Отрывок для чтения:
┌────────
А между тем эта боязливая, нерешительная, «бесполезная» женщина сыграла столь колоссальную роль в судьбе Шукшина, что Василий Макарович будет звать ее своей второй мамой и в честь нее наречет младшую дочь. И причиной тому будет не только то тепло, которое встретил Шукшин в ее доме, не только помощь в делах литературных, но и воистину царский подарок – Ольга Михайловна благодаря своим связям и связям ее главного редактора, а также, по некоторым свидетельствам, при помощи Николая Федоровича Сизова, в тот момент начальника Управления внутренних дел – охраны общественного порядка при Мосгорисполкоме (а впоследствии крупного киношного деятеля, генерального директора «Мосфильма» как раз в те годы, когда Шукшин снимал «Калину красную»), сумела прописать «в виде исключения», как того требовали новые столичные правила, Шукшина у себя в квартире. Тем самым именно она дала ему возможность жить и работать в Москве, где год от года становились все более строгими законы проживания и непрописанный Шукшин рисковал нажить себе крупные неприятности. Румянцева его от них спасла. И это тоже факт биографии, который выкинуть невозможно. Советская власть отняла у этого человека отца, обрекла его на недетские страдания в детские годы, измучила в юности, но советская же власть в лице своих человечных представителей и вельмож его опекала. Вспомним: секретарь райкома, помогавший ему читать книги, другой секретарь, пособивший ему получить паспорт и вступить в партию, и вот теперь секретарша Ленина, давшая возможность жить и работать в Москве[21]. И Шукшин это понимал и об этом пусть не прямо, но писал и умел быть благодарным. Но и умел расположением властей пользоваться.

Сложнее оказалось с начальниками от литературы. Едва ли Василий Шукшин осознавал, переступая порог «Октября» и отдавая именно туда после неудачи со «Знаменем», а может быть, и с какими‑то другими журналами свои рассказы, что он вступает на очень опасное поле и выбирает в тот момент себе литературную судьбу.
└────────
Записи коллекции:
┌────────
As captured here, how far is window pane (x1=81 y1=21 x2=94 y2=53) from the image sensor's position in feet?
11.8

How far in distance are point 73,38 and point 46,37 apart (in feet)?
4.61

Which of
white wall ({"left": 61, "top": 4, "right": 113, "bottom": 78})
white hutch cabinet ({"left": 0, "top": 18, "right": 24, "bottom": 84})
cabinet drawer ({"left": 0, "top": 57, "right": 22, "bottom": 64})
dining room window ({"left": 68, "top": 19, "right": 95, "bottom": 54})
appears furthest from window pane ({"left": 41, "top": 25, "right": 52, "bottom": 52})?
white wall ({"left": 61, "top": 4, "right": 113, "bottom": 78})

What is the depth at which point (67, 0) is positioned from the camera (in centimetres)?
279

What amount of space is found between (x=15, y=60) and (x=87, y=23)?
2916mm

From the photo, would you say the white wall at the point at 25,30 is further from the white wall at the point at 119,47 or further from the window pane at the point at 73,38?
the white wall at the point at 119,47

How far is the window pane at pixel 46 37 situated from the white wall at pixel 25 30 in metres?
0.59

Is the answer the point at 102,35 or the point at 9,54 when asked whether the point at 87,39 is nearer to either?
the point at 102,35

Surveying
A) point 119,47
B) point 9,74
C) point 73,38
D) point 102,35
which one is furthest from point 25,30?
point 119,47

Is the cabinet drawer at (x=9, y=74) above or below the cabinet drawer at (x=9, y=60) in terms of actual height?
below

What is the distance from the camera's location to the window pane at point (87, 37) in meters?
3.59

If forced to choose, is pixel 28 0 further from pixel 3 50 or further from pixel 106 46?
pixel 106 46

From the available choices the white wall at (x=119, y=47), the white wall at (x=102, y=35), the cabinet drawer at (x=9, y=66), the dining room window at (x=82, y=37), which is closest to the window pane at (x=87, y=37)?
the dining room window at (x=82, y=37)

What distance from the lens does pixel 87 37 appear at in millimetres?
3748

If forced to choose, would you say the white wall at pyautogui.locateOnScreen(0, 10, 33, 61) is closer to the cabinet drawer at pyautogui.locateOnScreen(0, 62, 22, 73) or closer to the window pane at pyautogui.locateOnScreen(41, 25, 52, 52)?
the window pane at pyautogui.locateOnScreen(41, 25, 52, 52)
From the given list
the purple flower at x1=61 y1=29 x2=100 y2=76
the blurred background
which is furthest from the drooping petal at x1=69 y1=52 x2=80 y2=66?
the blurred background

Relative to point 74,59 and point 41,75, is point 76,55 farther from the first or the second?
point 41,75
└────────
Что требуется:
a – Пожалуйста, найдите в списке все строки со словом «locateOnScreen» и выпишите их.
b – Продолжите отрывок о Шукшине, начиная сразу после его последнего предложения.

Ответы:
a –
If forced to choose, would you say the white wall at pyautogui.locateOnScreen(0, 10, 33, 61) is closer to the cabinet drawer at pyautogui.locateOnScreen(0, 62, 22, 73) or closer to the window pane at pyautogui.locateOnScreen(41, 25, 52, 52)?
the window pane at pyautogui.locateOnScreen(41, 25, 52, 52)

b –
«Октябрь» считался в среде «оттепельной» либеральной интеллигенции одиозным журналом из‑за личности главного редактора Всеволода Кочетова. Впрочем, стоит заметить, что Шукшин оказался в «Октябре» до того, как его главным редактором стал Кочетов, которого принято считать шукшинским литературным проводником и благодетелем, впоследствии своим протеже глубоко обиженным и довольно беззубо ему отомстившим в романе «Чего же ты хочешь?».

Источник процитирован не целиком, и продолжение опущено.